● READING PASSAGE
________
Guess my mother, grandmother and aunties weren’t weird after all. Presently, much of my talking to myself spills onto paper like writing letters, writing columns, writing anything – notes, lists, etc.

Most times one plans letter writing undisturbed. One cannot do that with the phone, well least the one on the receiver’s end.

They may be busy when you are not or vise versa. One can always lose their train of thought while talking or listening but with a letter there it is: the words in black and white, handwritten or typed and pretty much thought through.

Writing is a solitary function but so is thinking and reading. When writing, the soul gets the opportunity to speak if we listen carefully to the heart because we hear the truth.

When we speak with others, we can certainly hide parts of ourselves and still feel functional or could be just plain misunderstood.

My mom died many years ago and though I loved hearing her lilting Irish brogue over the phone (she lived on the East Coast) I treasured most the letters I received from her in the mail. Her letters were full of misspellings, run on sentences and flavorful expressions unique to only to her.
________
● DATA TO EXAMINE
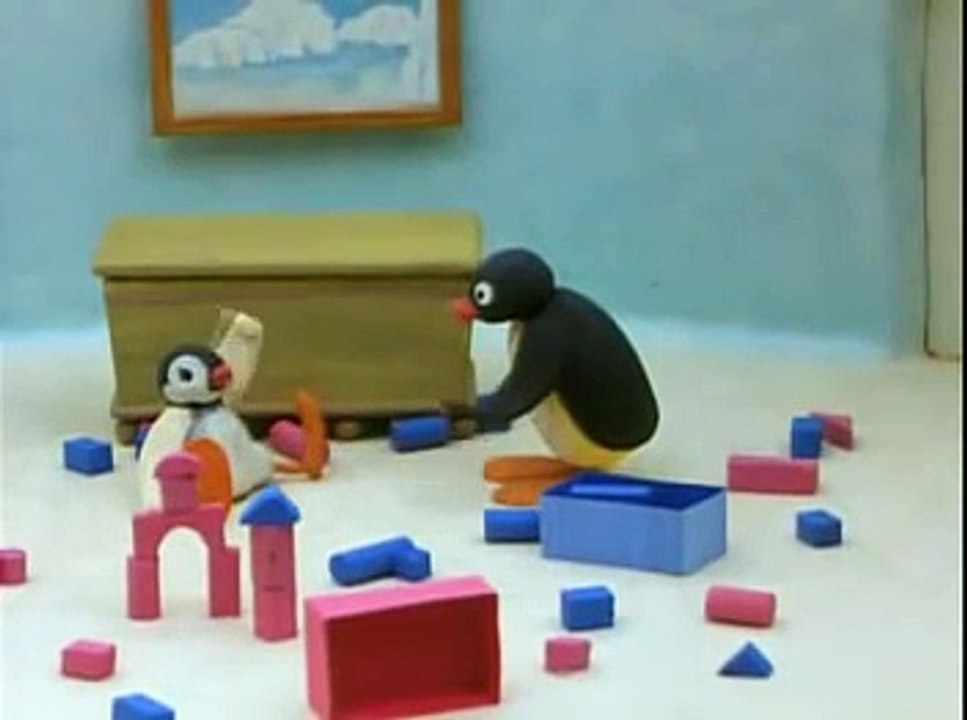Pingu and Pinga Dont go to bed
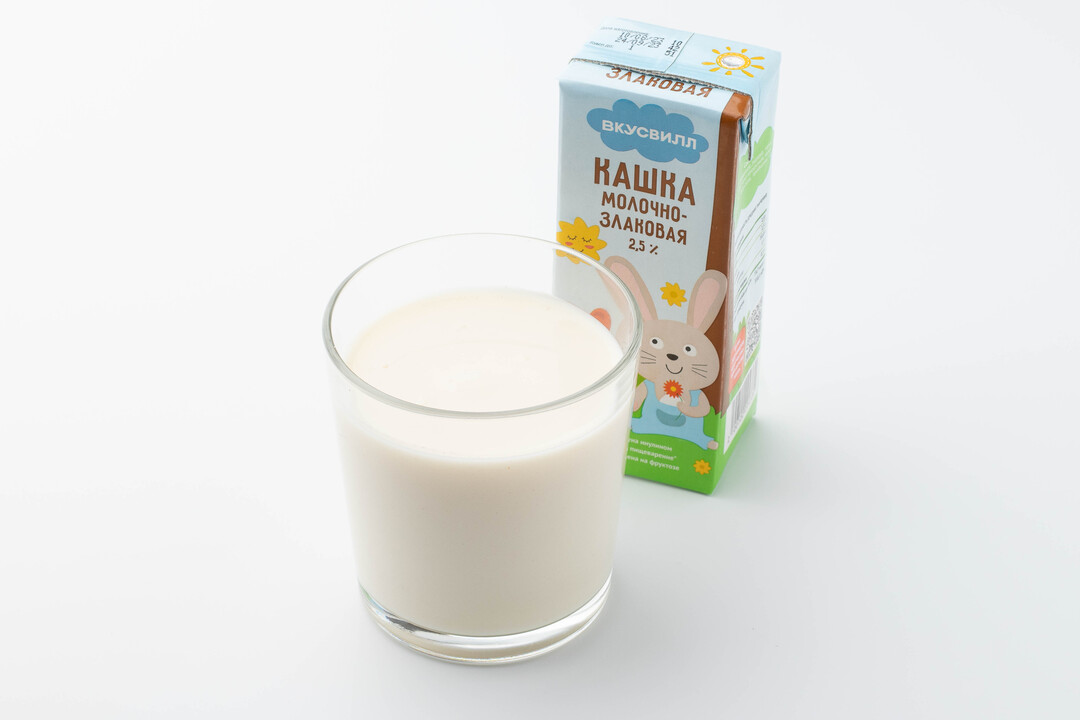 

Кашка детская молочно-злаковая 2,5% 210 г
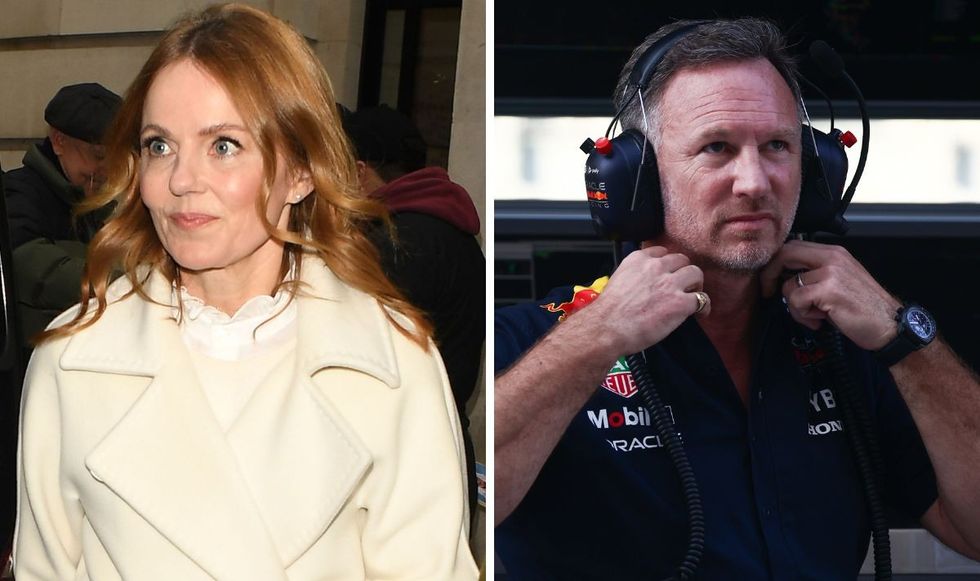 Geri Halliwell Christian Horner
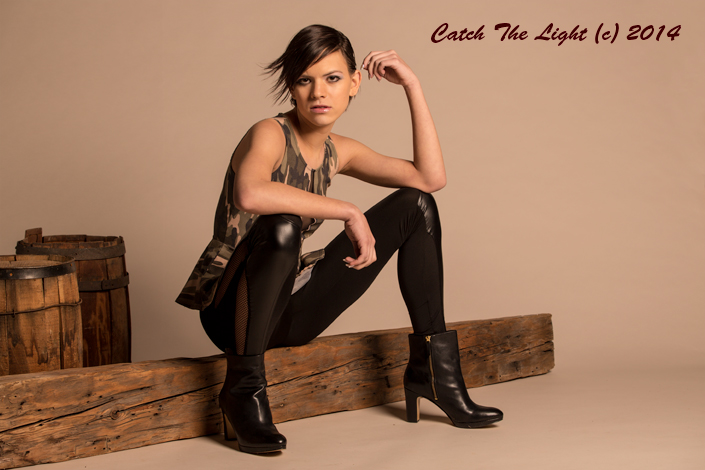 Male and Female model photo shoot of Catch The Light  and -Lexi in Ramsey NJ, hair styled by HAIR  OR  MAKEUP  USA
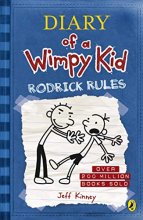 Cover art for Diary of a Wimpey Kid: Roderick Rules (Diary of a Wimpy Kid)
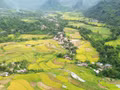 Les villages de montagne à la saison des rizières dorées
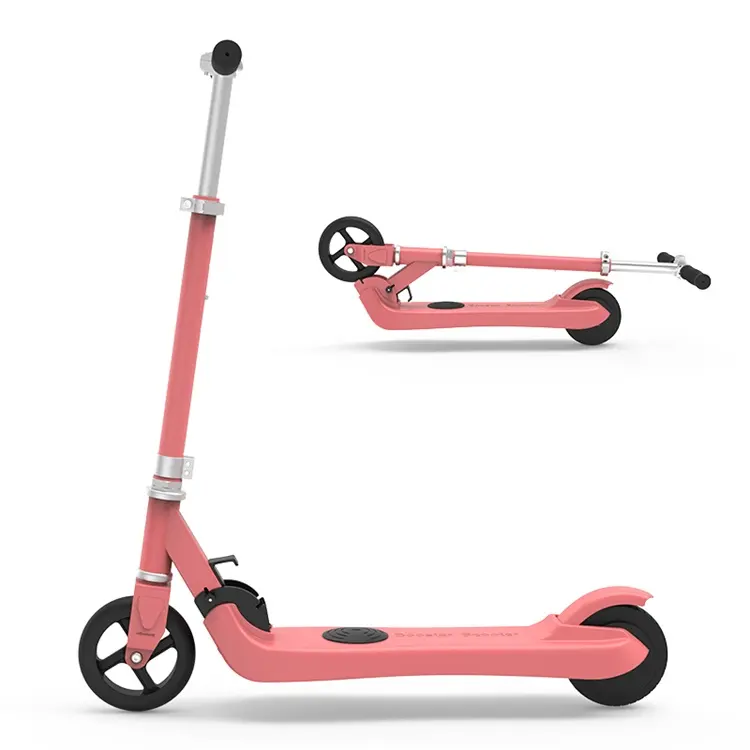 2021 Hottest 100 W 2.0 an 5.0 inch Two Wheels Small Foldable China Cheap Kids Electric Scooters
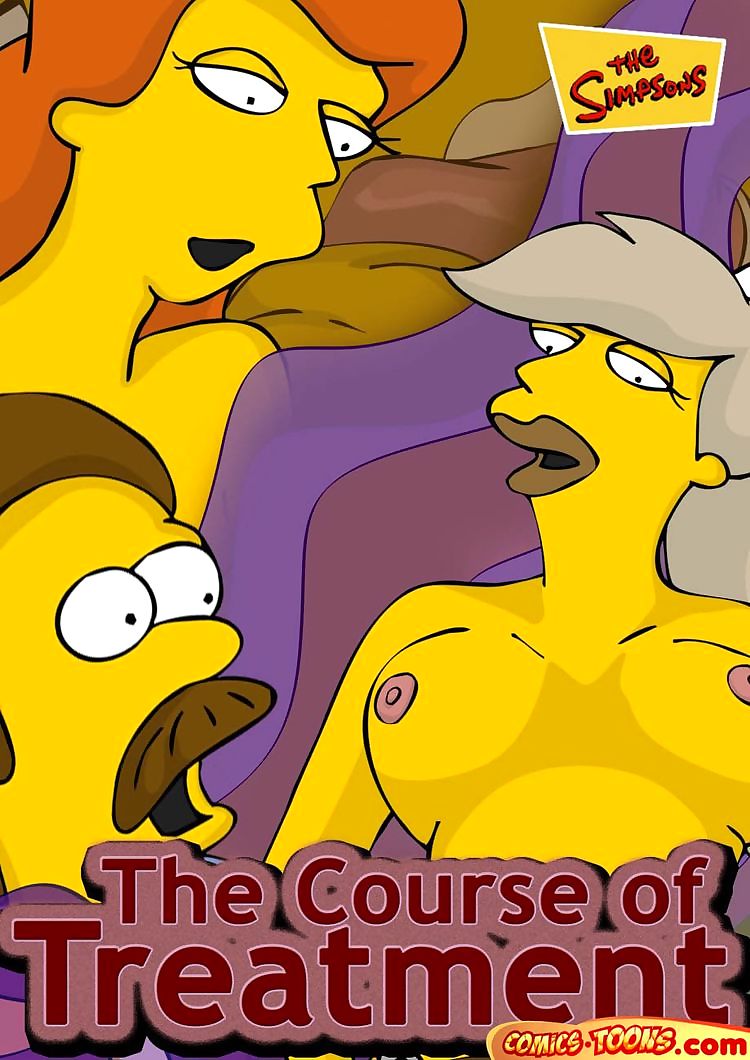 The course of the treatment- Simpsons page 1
________
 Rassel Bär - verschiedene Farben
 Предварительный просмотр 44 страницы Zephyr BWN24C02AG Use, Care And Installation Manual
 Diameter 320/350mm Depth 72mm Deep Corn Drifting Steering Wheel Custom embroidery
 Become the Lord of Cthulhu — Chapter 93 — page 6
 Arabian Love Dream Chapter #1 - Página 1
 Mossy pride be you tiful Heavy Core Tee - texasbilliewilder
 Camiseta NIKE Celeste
________
● BRIEF 1
From the essay on letter writing, duplicate the passage that begins at the words "Guess my mother, grandmother" and stops after "the receiver’s end.".
● BRIEF 2
In the essay on letter writing, what were the mother's letters full of?
● BRIEF 3
Resume the essay on letter writing after its final sentence.

● EXERCISE RESPONSE 1
Guess my mother, grandmother and aunties weren’t weird after all. Presently, much of my talking to myself spills onto paper like writing letters, writing columns, writing anything – notes, lists, etc.

Most times one plans letter writing undisturbed. One cannot do that with the phone, well least the one on the receiver’s end.

● EXERCISE RESPONSE 2
Misspellings, run-on sentences and flavorful expressions unique to her.

● EXERCISE RESPONSE 3
Unfolding and reading one of my mother’s letters, my memory is delighted and I smile as her words take me back to her newsy items about which she would write. I become alive and feel her sweet presence with me – her deep love of people.

I’ve also saved my father’s poetry written especially for my graduations, birthdays and wedding day. My mother-in- law’s letters are treasured beyond measure with the humorous tales about relatives. All are tucked away but read more often than not because they bring back loving awareness.

But the best letters I’ve saved are from my own kids when they were away from home in college. I’m saving them for my grandchildren – the gift of when their parents were kids.

Peeking into the past, yet present is a powerful connection to those memories we hold so dear.